In Ghana, Spangler lived with a low-income family, which consisted of “Mr. and Mrs. Biney,” and their four children, Boye, 27, Maame, 24, Nana Janke, 19, and Kweku Mensa, 17. Every day, Spangler traveled to work at a local orphanage to play with the children and teach them how to read.

“I was kind of shaking when I gave my host family their gifts,” said Spangler, laughing. “I brought them chocolates, but (my Ghanaian siblings) found these princess stickers I had for the orphans and they started fighting over these stickers.”

Despite a shaky beginning, Spangler gradually adapted to Ghanian life, which involved showering with scarce buckets of water, washing clothes by hand and declining offers to purchase $4 dollar monkeys at the marketplace. She also ate traditional Ghanaian food, “fufu” with her hands, learned Ghanaian dances and attended a Ghanaian wedding during her stay abroad.

The Berlin resident quickly realized that she has a strong stomach.

“A lot of the students got sick,” she said. “I was the only one who didn’t, and I had to drink the tap water because I knew my family couldn’t afford bottled water.” Spangler even ate a slug.

“I’m pretty sure that’s what we had for dinner one night, but I didn’t ask my host mom until the end,” she said.

Spangler’s blonde hair caught the attention of Accra passersby, who couldn’t resist combing their fingers through it and calling her “obrunie, obrunie,” or white child, she said.

“If I did a hair flip to put it up into a pony tail, all of these people would get really excited and gather around me—it wasn’t just kids, adults too,” she said. “They also wanted to know if my skin felt different.”

During the last week in July, AFS took Paige and other volunteers on a tour through Ghana. They stayed in hostels and saw the Elmina Castle, Nzulezu, the Kakum national wildlife refuge park and the holding cells of the trans-Atlantic slave trade at Cape Coast.
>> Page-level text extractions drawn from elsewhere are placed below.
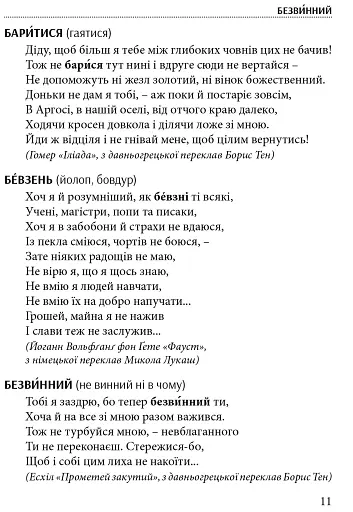 БЕЗВИ́ННИЙ

БАРИ́ТИСЯ (гаятися)

Діду, щоб більш я тебе між глибоких човнів цих не бачив!
Тож не бари́ся тут нині і вдруге сюди не вертайся –
Не допоможуть ні жезл золотий, ні вінок божественний.
Доньки не дам я тобі, – аж поки й постаріє зовсім,
В Аргосі, в нашій оселі, від отчого краю далеко,
Ходячи кросен довкола і ділячи ложе зі мною.
Йди ж відціля і не гнівай мене, щоб цілим вернутись!
(Гомер «Іліада», з давньогрецької переклав Борис Тен)

БЕ́ВЗЕНЬ (йолоп, бовдур)

Хоч я й розумніший, як бе́взні ті всякі,
Учені, магістри, попи та писаки,
Хоч я в забобони й страхи не вдаюся,
Із пекла сміюся, чортів не боюся, –
Зате ніяких радощів не маю,
Не вірю я, що я щось знаю,
Не вмію я людей навчати,
Не вмію їх на добро напучати...
Грошей, майна я не нажив
І слави теж не заслужив...
(Йоганн Вольфґанґ фон Ґете «Фауст»,
з німецької переклав Микола Лукаш)

БЕЗВИ́ННИЙ (не винний ні в чому)

Тобі я заздрю, бо тепер безви́нний ти,
Хоча й на все зі мною разом важився.
Тож не турбуйся мною, – невблаганного
Ти не переконаєш. Стережися-бо,
Щоб і собі цим лиха не накоїти...
(Есхіл «Прометей закутий», з давньогрецької переклав Борис Тен)

11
“It was cool, too, because I had to barter for everything,” said Spangler, who purchased numerous souvenirs for Lower Shore family members, which included African necklaces and a giraffe.

On her flight home, Spangler wore one of the colorful African sundresses her host sister, Maame, made for her.

“When I saw her in that dress, I couldn’t believe it,” said Renee Spangler, Paige’s mother. “She left a child and came back as an adult—sophisticated and confident.”